Alt-Coin Trader

Wars In Middle East Revealing Truth About The Media


Student Researchers: Claire Apatoff, Erin Kielty, Tom Rich
Faculty Evaluator: Jeff McCall, Department of Communication & Theater, DePauw University
Faculty Instructor: Kevin Howley



Attention has shifted from media coverage of the war in Iraq to the war in Afghanistan in recent weeks. Alissa Rubin, former Baghdad bureau chief for the New York Times, recently expressed her views in a New York Times’ editorial on the media’s role throughout the war in Iraq and how lessons must be learned from her experience. Rubin was sent to Iraq three days after Saddam Hussein fled Baghdad in 2003 and left the country in 2009, six years later. Ms. Rubin addressed writers and journalists analyzing the war mentality from the beginning of the war to its present state. All major media outlets covering the Iraq War expressed positive ideas that promised a smooth Iraqi transition from an intolerant country to a law-abiding democracy. As years passed, the conditions and brutality continued to worsen for soldiers and civilians, and the media continued to focus press attention on “phony-patriotism.” Rubin admitted that she should have reported on the brutal truth she witnessed within the country, yet she too wanted to believe in this new democracy. With Rubin’s evaluation of media coverage during the Iraq War there has been a new trend in the media to follow the government’s shifting attention in wars.

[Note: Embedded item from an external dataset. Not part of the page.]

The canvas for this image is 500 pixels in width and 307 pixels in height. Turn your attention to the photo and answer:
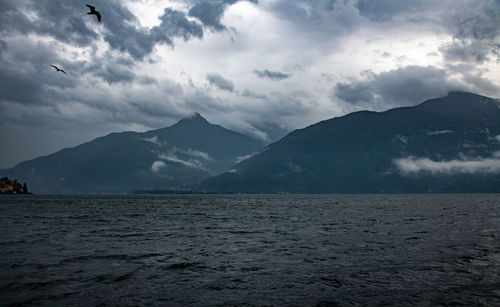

As President Obama changed gears from the war in Iraq to Afghanistan, there is a noticeable migration of journalists following the military. Alissa Rubin is one of them who have been reassigned from Iraq to Afghanistan. Now she worries that what she has learned in Iraq will be forgotten as new wars are initiated. Rubin admits that during this time in Afghanistan, skew the media needs to look at the lessons learned from Iraq and present the Afghan War truthfully instead of painting it as an altered version of democracy.